According to the analysis, Dell has three key issues hampering it’s continued growth –
- Eroding market share, both globally and in the US, apparently the first time in memory of the analysts (but we won’t go there).
- Spending to increase customer support facilities undermining the revenues from deeply discounted sales
- Lack of differentation in their physical product – i.e. their design sucks and has no appeal
Interestingly enough, HP and Acer have been pointed out as increasing market share in the same time period. This seems reminiscent to me of the four year dip that Hoover showed in vacuum cleaner sales that mirrored Dyson’s rise in the same timeframe. Particularly when I know that the Acer I bought this past christmas just leapt out at me visually in the store.
It would be interesting to observe again in a year’s time where Dell is at, against HP and Acer, if the two continue their strides in incorporating design as a strategic tool. Just in the past few months, Acer has won numerous Red Dot design awards for a range of it’s products and HP’s launched a design driven marketing and branding initiative – "The Computer is Personal again".
It’s the second point that makes me wonder about a) Dell’s cost leadership strategy and b) the vicious cycle they seem to find themselves in. To quote the BW article,
Additionally, Dell is spending heavily to bulk up its technical-support and customer-service operations. For instance, it’s hiring more workers at call centers. While that spending may help attract and retain customers over the long run, it’s also eating into Dell’s bottom line.
Dell says the pricing strategy will help boost future revenue growth. During the quarter, "we continued to execute on our strategy to reinvigorate growth by making investments in our support infrastructure and product quality and by accelerating pricing adjustments," Dell CEO Kevin Rollins said in a statement.
The trouble for Dell is that unit volumes aren’t compensating for price reductions. Besides hurting Dell’s sales and profit, sluggish unit growth is also eroding market share, another key measure of overall health.

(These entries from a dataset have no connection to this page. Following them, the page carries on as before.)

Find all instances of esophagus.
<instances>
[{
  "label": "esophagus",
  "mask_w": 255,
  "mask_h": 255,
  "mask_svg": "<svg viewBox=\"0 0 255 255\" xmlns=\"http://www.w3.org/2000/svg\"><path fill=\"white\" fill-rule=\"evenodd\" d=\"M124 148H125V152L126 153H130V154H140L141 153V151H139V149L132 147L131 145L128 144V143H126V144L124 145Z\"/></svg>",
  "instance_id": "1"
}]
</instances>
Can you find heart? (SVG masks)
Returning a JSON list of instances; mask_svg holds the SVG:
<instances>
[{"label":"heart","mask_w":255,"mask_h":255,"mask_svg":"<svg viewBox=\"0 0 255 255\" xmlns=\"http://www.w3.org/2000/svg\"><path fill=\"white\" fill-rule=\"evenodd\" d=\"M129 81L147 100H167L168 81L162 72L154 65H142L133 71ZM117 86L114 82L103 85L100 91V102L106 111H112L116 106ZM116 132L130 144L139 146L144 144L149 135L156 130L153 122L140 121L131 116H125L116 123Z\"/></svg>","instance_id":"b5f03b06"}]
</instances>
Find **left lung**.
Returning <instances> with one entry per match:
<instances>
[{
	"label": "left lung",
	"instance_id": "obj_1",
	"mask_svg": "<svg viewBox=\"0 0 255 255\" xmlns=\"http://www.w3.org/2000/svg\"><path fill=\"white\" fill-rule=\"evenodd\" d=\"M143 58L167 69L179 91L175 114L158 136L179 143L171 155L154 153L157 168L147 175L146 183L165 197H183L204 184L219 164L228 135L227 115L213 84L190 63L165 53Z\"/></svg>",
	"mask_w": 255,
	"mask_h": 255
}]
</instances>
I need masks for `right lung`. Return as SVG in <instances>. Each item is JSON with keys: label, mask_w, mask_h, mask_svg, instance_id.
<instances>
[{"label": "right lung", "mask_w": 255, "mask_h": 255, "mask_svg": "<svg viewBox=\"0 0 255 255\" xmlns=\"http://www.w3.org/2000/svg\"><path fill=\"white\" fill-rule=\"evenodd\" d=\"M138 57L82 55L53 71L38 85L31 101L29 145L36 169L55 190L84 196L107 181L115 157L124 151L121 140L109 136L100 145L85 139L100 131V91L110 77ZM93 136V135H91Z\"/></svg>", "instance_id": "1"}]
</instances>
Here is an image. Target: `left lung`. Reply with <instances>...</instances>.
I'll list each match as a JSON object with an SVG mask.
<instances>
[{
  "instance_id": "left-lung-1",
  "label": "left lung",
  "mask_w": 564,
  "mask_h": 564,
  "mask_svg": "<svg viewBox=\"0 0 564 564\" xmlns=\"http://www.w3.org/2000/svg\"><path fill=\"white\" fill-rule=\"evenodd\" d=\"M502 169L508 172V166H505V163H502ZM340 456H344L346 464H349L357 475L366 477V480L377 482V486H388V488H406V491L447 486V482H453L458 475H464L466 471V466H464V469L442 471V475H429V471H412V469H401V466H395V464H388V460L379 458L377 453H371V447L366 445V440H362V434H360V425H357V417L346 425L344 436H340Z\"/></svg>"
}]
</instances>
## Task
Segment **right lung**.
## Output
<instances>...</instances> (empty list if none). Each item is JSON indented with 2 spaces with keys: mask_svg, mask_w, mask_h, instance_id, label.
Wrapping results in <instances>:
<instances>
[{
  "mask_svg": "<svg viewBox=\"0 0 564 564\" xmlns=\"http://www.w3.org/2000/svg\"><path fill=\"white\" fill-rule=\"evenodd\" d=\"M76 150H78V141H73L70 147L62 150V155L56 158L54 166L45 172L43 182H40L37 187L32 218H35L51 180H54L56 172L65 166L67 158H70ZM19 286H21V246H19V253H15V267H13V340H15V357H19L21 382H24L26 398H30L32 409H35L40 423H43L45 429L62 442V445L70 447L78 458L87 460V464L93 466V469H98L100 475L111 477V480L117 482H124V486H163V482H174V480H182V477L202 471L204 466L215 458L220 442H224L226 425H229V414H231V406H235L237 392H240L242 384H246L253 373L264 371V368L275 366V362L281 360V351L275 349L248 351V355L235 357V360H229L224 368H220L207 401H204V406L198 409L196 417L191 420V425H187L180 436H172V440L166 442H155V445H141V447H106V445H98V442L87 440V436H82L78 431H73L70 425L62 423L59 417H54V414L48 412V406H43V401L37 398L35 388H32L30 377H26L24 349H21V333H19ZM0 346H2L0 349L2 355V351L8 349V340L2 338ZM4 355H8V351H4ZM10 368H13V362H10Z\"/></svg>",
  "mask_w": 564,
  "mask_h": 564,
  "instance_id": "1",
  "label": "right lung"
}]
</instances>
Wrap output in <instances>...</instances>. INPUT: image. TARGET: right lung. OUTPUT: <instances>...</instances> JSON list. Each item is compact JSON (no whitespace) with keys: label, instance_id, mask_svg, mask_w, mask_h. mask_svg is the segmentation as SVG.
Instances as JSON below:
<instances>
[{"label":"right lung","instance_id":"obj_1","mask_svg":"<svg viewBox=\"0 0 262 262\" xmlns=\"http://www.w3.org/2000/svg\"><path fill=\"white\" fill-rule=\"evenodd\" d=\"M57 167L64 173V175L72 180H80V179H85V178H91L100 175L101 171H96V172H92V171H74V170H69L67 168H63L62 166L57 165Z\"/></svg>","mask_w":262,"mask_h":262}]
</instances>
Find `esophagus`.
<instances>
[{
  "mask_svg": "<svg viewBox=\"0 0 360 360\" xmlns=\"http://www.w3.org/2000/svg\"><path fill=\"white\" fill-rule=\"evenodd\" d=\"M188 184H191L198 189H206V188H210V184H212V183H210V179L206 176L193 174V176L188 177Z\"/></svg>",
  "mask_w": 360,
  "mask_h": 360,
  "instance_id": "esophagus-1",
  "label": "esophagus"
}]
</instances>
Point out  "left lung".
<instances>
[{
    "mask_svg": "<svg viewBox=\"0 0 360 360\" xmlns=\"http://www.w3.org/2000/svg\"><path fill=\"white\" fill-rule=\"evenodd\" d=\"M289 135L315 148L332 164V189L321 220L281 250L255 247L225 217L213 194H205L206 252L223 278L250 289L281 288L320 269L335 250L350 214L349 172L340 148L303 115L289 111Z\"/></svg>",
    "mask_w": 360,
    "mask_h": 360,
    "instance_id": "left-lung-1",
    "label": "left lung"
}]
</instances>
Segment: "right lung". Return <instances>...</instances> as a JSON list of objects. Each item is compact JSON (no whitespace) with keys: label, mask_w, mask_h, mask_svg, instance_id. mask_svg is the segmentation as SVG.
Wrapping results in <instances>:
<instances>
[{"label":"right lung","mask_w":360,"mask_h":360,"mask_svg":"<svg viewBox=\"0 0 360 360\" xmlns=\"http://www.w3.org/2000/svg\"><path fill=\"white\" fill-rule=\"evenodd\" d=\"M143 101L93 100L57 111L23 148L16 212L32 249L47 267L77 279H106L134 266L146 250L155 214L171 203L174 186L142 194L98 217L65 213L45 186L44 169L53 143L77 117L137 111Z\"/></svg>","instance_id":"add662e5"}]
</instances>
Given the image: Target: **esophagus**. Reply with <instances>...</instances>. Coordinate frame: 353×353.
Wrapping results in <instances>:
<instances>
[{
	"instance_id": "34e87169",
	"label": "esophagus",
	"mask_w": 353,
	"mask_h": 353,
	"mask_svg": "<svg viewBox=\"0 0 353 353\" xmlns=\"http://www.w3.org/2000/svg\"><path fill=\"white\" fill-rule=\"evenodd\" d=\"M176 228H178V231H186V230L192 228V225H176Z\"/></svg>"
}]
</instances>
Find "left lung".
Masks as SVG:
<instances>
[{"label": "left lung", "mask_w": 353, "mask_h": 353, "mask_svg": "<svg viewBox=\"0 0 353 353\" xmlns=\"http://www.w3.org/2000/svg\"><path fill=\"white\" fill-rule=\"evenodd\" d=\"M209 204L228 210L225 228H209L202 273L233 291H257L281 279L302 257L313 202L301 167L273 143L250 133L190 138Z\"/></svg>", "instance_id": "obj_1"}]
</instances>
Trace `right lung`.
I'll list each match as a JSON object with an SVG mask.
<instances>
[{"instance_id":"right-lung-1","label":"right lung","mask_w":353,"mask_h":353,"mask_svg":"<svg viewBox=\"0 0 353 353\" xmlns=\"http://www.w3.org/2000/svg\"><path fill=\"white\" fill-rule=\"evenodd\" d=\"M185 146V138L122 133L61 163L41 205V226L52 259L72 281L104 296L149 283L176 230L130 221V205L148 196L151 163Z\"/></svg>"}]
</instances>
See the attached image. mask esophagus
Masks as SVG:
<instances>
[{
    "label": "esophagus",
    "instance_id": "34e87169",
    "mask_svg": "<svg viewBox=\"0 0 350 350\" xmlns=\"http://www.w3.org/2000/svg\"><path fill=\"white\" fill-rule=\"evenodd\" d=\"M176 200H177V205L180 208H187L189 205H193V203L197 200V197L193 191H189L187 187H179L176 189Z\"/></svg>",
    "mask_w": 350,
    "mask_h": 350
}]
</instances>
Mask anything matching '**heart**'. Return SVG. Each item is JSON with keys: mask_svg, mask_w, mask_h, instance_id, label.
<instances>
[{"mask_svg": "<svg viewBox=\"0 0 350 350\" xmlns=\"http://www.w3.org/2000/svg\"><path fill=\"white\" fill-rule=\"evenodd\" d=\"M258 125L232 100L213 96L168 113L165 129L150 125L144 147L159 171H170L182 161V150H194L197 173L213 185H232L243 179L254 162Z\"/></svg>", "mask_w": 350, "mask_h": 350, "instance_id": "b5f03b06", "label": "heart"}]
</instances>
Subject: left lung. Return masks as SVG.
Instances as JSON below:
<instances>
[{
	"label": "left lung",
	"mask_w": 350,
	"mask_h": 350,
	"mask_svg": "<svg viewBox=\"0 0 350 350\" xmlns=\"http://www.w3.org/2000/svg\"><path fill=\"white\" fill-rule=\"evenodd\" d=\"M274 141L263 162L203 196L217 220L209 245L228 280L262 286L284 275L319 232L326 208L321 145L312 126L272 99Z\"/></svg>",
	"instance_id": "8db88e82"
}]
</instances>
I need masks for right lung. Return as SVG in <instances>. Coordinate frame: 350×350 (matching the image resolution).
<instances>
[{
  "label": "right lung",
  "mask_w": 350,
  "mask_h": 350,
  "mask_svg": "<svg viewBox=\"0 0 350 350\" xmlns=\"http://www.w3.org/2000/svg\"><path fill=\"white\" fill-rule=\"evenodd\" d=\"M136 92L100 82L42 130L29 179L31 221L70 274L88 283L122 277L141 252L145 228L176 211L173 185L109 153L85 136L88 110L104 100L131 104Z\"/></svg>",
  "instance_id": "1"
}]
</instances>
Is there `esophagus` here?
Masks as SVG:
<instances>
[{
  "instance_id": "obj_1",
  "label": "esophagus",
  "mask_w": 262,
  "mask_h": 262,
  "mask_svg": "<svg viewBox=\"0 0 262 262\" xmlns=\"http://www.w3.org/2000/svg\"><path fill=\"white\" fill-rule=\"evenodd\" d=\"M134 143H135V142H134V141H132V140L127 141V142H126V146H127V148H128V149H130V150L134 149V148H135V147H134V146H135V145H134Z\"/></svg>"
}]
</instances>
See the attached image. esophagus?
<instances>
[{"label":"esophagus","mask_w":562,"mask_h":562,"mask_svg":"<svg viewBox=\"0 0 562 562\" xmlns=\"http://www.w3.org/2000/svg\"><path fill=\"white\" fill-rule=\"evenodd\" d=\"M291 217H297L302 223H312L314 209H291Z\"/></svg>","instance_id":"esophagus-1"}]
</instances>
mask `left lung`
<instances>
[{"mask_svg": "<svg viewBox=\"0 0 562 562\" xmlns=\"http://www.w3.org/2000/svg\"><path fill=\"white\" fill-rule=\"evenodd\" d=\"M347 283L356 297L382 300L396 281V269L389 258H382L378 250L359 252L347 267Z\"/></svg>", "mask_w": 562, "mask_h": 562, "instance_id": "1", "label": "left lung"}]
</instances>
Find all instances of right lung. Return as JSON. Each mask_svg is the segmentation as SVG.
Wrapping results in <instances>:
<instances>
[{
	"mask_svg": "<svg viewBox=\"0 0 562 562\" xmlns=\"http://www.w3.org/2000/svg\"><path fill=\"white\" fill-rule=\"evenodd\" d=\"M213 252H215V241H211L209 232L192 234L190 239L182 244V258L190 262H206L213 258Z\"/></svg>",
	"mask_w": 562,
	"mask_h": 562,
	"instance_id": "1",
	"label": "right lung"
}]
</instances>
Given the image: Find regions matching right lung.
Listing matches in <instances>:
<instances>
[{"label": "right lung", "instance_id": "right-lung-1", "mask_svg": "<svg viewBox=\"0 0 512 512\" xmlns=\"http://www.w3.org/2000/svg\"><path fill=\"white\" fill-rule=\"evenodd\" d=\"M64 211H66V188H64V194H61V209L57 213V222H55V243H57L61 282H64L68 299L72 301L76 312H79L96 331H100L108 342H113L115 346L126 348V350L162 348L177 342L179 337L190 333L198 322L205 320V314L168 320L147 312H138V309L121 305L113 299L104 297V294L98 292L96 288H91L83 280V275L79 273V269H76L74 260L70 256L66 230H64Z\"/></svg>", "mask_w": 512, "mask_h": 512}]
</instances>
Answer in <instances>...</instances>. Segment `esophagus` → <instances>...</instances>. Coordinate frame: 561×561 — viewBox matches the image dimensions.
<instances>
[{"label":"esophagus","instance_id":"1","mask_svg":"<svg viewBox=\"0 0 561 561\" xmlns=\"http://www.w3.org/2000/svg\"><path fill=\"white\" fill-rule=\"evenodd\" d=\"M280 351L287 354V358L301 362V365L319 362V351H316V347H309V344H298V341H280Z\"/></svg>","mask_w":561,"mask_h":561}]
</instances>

It was noted that Dell doesn’t have cost leadership anymore either, competitively, as Acer and HP among others, are noted to have been able to compete on value as well. So, why the continued push on discounting? Is it the GM way to success and increased revenue? Obviously not, and neither are the other players joining in to lead on price alone, each of them focusing on increasing topline growth through offering better designed products better suited to their customers.
I’ve written earlier about strategy and operational effectiveness, particularly about Apple’s choice of releasing new and fresh designs every so often. Design, in and of itself, of a product, is also an element of operational effectiveness. The key difference however, is that design adds value, even when pursued as a tactic within an overarching corporate strategy. Cutting your prices doesn’t. Carlos Ghosn’s famous keynote speech at the NYC Auto Show reiterated this for the automobile industry, perhaps it’s time for Dell to listen.
Ironically, they purchased Alienware, for their designcentric high end gaming machines, but allowed that pr opportunity to lapse. If at that point, they’d made a noise about integrating design, something that analysts were expecting at that time,
Rebecca Runkle of Morgan Stanley said the Alienware deal was evidence that Dell was making "the right investments".
design and hip branding are two important factors in the high-end
consumer and gaming PC segments and, quite frankly, Dell lacks in both
these areas," she said.
perhaps the news media would be willing to give them the time to recoup and reorganize in order to respond to changes in the market instead of predicting doom and gloom as they seem to be doing so.
It also makes me wonder whether we’ve reached the point of being unable to compete on price alone for a range of products. Whether there is a trend in a product’s lifecycle to undergo being a commodity before being branded once more? After all, even the number one cost leadership player is looking at stores that encourage higher margin purchases.